In all walks of life we face the day-to-day grind of ongoing and seemingly never ending tasks that drive us further away from our goals. However, it’s different in healthcare. I just can’t seem to think of any other professional group (other than members of the military and police forces) under so much constant pressure to produce positive, long-term results for the people they serve.

In addition to making life and death decisions, our physicians and healthcare leaders are constantly facing the deluge of regulation and reform (meaningful use, ICD-10, HIPAA and even to a certain extend malpractice and 5010).

Healthcare professionals are overrun by details that have taken them into the weeds. Their days are long and their time is short. We can argue if electronic health records actually save them time and money. Depending with whom you speak, each person has an opinion as to its effect. Add everything I previously mentioned and it’s simply overwhelming.

I firmly believe that in a best case scenario, we’d be able to meet all of Mostashari’s proposed goals. Big data would (and can) lead to a changed system and provide real and personal stories of improved health outcomes. I believe that if we could clear away the clutter, we could begin building upon the foundation and create the best, most comprehensive, patient-serving healthcare system that produces results and actually changes lives.

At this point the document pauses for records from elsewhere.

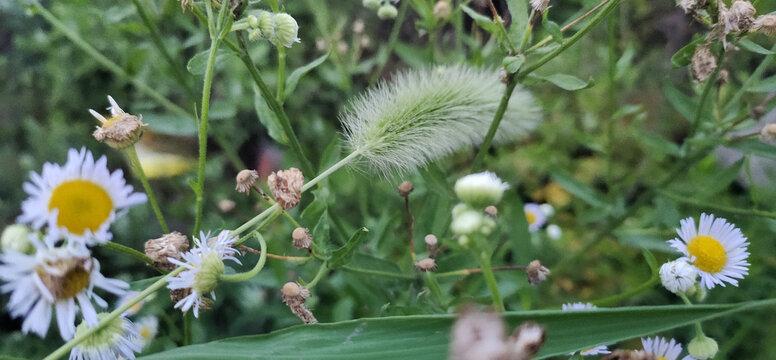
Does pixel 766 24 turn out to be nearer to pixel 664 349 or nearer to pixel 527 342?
pixel 664 349

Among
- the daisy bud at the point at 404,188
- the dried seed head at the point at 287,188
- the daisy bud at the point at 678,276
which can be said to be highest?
the daisy bud at the point at 404,188

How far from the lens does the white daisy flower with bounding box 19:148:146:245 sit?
1.68ft

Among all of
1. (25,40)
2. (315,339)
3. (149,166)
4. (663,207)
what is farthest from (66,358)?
(663,207)

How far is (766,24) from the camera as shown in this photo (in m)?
0.70

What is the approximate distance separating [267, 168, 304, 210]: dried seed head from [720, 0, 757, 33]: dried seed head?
0.54 m

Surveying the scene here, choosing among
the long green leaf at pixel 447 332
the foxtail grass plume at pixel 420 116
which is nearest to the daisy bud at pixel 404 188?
the foxtail grass plume at pixel 420 116

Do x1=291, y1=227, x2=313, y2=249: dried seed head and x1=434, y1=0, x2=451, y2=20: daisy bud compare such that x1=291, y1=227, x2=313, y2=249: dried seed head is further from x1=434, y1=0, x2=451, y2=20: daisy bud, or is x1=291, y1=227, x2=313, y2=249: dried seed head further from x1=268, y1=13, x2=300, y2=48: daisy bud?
x1=434, y1=0, x2=451, y2=20: daisy bud

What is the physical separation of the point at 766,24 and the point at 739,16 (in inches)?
1.9

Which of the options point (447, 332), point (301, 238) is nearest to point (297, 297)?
point (301, 238)

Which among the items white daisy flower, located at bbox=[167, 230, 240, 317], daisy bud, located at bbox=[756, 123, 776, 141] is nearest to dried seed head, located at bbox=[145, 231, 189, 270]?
white daisy flower, located at bbox=[167, 230, 240, 317]

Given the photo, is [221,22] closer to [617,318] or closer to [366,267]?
[366,267]

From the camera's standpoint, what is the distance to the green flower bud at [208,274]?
0.58 m

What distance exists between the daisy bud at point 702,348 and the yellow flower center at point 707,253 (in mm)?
93

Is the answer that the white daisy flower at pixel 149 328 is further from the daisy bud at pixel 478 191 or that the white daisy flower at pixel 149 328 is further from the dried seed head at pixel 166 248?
the daisy bud at pixel 478 191
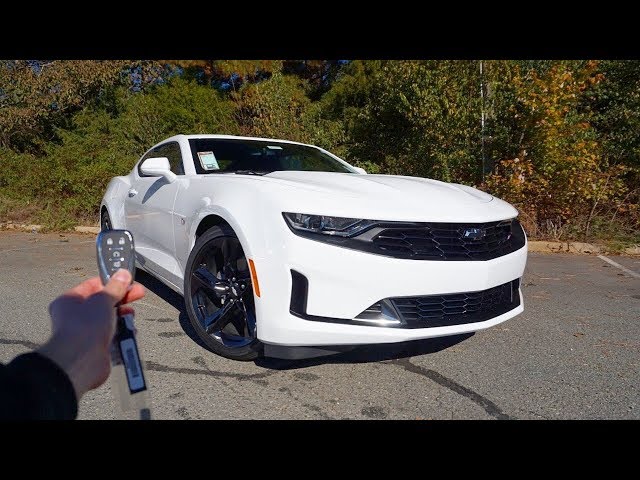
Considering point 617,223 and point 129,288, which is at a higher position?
point 129,288

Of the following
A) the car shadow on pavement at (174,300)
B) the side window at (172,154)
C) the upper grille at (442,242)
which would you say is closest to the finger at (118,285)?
the upper grille at (442,242)

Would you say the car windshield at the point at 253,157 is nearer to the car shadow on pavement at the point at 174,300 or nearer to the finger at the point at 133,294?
the car shadow on pavement at the point at 174,300

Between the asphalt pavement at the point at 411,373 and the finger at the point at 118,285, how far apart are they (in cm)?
125

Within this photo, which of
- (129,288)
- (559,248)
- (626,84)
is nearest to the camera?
(129,288)

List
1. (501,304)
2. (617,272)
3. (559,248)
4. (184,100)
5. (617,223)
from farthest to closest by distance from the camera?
1. (184,100)
2. (617,223)
3. (559,248)
4. (617,272)
5. (501,304)

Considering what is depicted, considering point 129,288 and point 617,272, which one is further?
point 617,272

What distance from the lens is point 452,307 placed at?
2.42 meters

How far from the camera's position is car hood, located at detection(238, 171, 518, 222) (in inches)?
90.4

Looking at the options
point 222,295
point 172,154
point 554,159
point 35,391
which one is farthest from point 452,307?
point 554,159

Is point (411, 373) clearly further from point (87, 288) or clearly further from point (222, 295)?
point (87, 288)

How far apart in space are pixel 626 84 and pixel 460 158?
364cm

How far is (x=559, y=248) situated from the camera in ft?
22.3

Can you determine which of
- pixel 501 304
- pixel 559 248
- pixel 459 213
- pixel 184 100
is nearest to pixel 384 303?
pixel 459 213

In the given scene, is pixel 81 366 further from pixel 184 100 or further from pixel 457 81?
pixel 184 100
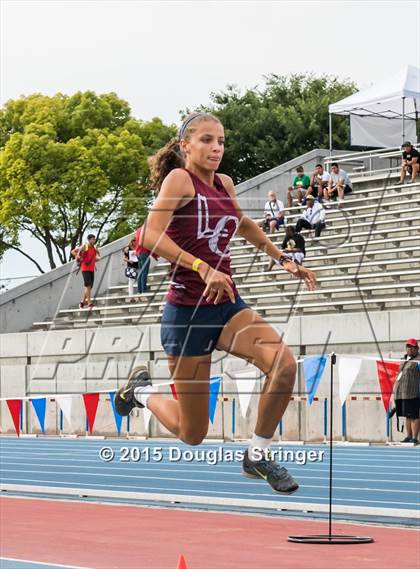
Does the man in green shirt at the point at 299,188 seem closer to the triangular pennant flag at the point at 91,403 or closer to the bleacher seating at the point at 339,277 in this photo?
the bleacher seating at the point at 339,277

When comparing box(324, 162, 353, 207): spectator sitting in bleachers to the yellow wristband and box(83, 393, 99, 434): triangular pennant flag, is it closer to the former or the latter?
box(83, 393, 99, 434): triangular pennant flag

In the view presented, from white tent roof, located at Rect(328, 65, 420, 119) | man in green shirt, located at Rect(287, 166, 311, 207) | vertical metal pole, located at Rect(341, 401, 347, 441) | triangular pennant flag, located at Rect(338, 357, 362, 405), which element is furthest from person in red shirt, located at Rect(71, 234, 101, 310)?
white tent roof, located at Rect(328, 65, 420, 119)

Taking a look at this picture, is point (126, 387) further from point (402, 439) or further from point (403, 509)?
point (402, 439)

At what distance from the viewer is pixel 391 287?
2048 cm

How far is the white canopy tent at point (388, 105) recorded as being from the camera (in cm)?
2780

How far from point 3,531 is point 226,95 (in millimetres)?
38799

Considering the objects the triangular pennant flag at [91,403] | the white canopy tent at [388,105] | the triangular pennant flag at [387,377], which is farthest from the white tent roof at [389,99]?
the triangular pennant flag at [91,403]

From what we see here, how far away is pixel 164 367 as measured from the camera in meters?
23.9

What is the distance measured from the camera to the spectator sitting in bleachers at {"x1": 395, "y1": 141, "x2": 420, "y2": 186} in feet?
80.9

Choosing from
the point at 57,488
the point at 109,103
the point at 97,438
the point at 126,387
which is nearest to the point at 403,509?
the point at 57,488

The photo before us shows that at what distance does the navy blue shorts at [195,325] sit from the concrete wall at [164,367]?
42.0 feet

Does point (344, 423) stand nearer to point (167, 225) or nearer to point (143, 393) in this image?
point (143, 393)

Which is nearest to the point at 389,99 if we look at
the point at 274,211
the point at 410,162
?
the point at 410,162

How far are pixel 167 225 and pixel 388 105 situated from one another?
1079 inches
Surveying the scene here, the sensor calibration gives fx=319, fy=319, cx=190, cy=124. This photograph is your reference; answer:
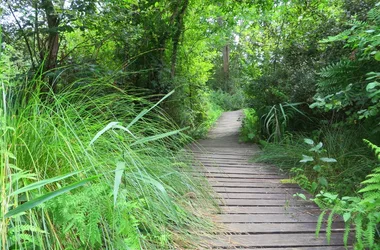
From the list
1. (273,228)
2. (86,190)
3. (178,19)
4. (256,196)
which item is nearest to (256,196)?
(256,196)

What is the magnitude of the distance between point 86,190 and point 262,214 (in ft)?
5.53

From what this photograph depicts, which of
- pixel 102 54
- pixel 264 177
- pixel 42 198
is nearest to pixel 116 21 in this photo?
pixel 102 54

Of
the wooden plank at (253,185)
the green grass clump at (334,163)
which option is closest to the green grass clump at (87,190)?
the wooden plank at (253,185)

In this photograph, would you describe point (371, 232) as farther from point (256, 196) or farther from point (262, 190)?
point (262, 190)

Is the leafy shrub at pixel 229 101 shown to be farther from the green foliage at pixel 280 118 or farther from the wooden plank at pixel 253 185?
the wooden plank at pixel 253 185

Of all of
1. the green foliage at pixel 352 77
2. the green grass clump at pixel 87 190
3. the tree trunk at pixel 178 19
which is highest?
the tree trunk at pixel 178 19

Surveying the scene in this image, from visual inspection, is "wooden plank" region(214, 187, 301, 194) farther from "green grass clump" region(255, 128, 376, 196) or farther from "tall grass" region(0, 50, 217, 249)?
"tall grass" region(0, 50, 217, 249)

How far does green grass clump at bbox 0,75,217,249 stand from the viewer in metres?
1.17

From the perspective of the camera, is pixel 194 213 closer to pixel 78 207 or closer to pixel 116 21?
pixel 78 207

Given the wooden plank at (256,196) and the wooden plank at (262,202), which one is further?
the wooden plank at (256,196)

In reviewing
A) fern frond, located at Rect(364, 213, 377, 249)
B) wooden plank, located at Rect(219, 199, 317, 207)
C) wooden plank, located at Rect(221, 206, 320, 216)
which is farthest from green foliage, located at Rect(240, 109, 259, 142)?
fern frond, located at Rect(364, 213, 377, 249)

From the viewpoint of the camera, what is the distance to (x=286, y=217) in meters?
2.51

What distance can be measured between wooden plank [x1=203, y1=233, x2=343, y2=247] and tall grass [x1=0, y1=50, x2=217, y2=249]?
0.20 m

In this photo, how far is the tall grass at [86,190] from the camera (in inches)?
45.8
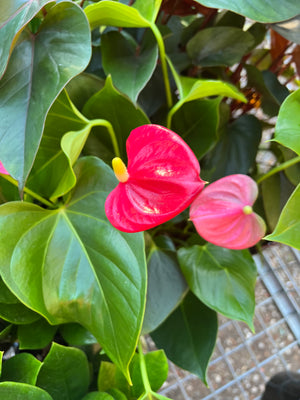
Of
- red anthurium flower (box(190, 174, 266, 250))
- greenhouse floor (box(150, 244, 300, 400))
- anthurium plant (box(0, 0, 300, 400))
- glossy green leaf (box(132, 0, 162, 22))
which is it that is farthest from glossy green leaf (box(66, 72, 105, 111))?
greenhouse floor (box(150, 244, 300, 400))

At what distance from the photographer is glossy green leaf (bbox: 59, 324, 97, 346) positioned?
1.90 feet

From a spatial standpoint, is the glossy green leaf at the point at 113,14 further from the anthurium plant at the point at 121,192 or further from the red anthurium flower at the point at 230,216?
the red anthurium flower at the point at 230,216

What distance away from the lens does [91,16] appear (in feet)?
1.65

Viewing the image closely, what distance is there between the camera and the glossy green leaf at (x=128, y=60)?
551 millimetres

But, for now, we live in a database world where no matter how meaningful we use them there’s still much left to be desired.

View, Download and Transmit: ONC’s Mostashari Encourages HIT Vendors to Get Involved in the Patient Engagement Movement

Farzad Mostashari, national health IT coordinator, says more progress has been made in health IT in the last 20 months than during the last 20 years. It’s a statement he made during the first day of National Health IT Week in September.

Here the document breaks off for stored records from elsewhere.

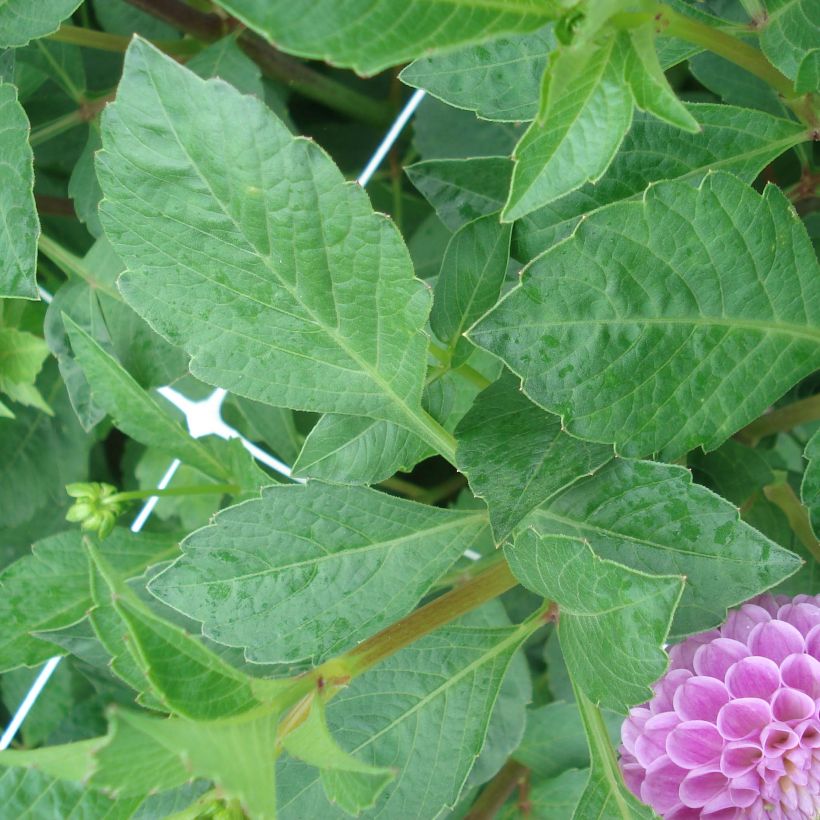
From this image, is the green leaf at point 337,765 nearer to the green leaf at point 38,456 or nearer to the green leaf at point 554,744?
the green leaf at point 554,744

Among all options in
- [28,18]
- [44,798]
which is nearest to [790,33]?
[28,18]

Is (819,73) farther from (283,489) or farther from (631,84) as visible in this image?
(283,489)

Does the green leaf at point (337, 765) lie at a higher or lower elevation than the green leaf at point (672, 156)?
lower

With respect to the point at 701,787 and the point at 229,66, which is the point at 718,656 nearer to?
the point at 701,787

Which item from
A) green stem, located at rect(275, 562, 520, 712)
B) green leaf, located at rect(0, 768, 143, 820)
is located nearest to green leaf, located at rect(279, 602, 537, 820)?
green stem, located at rect(275, 562, 520, 712)

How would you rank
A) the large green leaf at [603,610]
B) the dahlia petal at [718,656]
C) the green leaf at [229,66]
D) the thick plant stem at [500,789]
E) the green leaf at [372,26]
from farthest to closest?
the thick plant stem at [500,789], the green leaf at [229,66], the dahlia petal at [718,656], the large green leaf at [603,610], the green leaf at [372,26]

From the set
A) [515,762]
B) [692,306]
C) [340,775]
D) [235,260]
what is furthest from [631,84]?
[515,762]

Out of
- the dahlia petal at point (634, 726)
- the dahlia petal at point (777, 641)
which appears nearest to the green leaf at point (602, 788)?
the dahlia petal at point (634, 726)
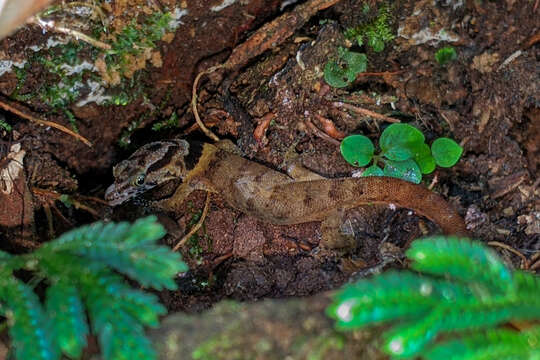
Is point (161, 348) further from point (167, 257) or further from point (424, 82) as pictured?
point (424, 82)

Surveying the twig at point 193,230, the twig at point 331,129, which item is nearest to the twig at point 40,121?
the twig at point 193,230

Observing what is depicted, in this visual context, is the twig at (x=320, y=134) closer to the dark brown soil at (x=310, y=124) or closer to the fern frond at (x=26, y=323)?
the dark brown soil at (x=310, y=124)

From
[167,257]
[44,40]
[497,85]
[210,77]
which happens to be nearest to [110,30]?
[44,40]

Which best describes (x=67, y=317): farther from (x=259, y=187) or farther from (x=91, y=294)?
(x=259, y=187)

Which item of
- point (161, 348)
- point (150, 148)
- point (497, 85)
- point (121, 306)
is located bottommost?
point (497, 85)

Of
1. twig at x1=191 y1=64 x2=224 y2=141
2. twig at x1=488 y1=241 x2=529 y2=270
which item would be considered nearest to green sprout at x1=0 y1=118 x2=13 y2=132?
twig at x1=191 y1=64 x2=224 y2=141

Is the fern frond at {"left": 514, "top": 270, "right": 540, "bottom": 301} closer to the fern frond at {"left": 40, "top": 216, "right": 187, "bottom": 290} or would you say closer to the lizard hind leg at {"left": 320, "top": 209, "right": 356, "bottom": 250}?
the fern frond at {"left": 40, "top": 216, "right": 187, "bottom": 290}
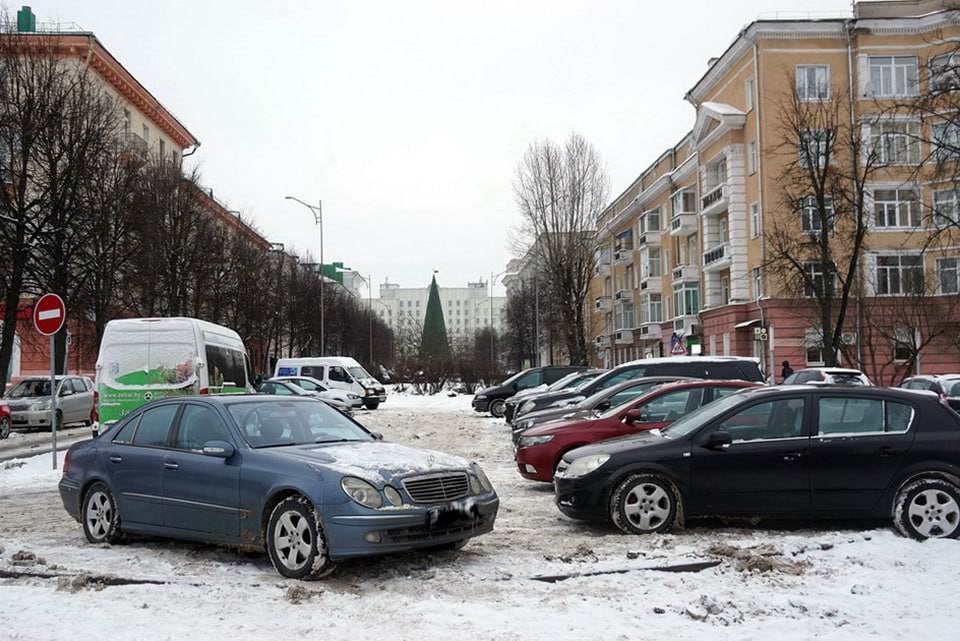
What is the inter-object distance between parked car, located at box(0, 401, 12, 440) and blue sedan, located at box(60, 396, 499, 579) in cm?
1663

Increased adoption of electronic health records and the push toward meaningful use have been the catalysts for this movement, most of which has been driven by the financial incentives associated with meaningful use.

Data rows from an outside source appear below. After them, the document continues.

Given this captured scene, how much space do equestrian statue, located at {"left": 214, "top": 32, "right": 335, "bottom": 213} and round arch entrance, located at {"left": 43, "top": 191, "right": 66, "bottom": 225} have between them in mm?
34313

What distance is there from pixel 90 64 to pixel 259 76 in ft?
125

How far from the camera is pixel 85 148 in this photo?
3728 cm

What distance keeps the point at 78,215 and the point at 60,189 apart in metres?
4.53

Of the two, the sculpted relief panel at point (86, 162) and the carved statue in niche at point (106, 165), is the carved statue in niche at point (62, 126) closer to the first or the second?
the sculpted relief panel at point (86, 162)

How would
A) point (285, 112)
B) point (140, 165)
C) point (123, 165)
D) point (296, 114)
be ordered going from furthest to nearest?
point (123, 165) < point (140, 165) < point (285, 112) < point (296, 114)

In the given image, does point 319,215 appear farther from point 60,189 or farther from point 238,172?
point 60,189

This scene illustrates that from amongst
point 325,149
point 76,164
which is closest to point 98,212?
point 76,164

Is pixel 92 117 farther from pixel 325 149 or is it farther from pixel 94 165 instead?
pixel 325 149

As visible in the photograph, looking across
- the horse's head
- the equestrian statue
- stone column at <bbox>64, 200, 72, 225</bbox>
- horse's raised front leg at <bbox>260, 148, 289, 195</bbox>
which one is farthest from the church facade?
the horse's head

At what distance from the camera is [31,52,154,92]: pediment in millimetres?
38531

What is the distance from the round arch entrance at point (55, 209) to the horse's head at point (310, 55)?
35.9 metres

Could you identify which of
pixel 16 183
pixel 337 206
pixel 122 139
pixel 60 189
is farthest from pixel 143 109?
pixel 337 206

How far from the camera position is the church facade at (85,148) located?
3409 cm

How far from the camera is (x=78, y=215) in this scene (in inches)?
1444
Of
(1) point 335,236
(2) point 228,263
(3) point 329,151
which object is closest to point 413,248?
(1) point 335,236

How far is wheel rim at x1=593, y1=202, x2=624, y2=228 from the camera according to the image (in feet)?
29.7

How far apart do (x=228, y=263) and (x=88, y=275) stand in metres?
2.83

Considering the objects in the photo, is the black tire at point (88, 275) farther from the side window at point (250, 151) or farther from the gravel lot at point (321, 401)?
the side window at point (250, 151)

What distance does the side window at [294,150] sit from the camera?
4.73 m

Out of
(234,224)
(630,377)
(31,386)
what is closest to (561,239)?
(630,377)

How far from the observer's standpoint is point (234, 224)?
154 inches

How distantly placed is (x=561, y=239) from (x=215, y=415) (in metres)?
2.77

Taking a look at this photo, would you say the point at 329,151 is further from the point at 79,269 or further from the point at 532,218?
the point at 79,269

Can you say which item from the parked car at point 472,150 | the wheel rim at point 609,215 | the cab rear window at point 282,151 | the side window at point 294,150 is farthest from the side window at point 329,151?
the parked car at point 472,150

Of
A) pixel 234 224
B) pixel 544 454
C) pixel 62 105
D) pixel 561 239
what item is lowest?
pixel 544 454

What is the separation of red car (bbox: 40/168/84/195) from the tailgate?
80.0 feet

The ultimate goal of meaningful use, and the subsequent adoption of the healthcare technology, is data collection. A subset is patient engagement.

To a lot of different people, patient engagement means a lot of different things. For some, it’s about patients having access to their information, and for others it has nothing to do with “giving” patients information, but more about making them the center of care, Mostashari said recently.

Health and its information are owned by its community, he said, and the community must have access to its information. Policies and practices need to be set in place to unleash and unlock the activities of the community.

One effort to encourage this is “Blue Button.”

“Blue Button is national symbol for the concept of ‘give me my data,’” he said during his address at National Health IT Week in September 2012.

But the effort is transcending patients. It’s being brought to the vendor community, and their commitment is being requested. Mostashari has challenged vendors to make it easy for consumers, by as early 2013, to view, download and transmit to another party their health information through Blue Button. Engaging the vendor community is exactly the kind of effort the market needs since they have a seat at the table.

So far, several vendors have committed to meeting the deadline for the challenge, which is by the HIMSS Annual Conference in early March 2013. The current list of vendors to accept the challenge (those deserving some recognition) include:

Engaging the vendor community in this effort, for an early push toward view, download and transmit, is the right thing to do and it’s encouraging to to see Mostashari putting ONC’s muscle behind this effort.

Vendors are the folks playing a huge part in the overall effort for a transformed healthcare system and they plan to gain the most because of it. As such, it’s good to see them encouraged to take greater ownership of this process and play a larger role in encouraging the patient engagement process.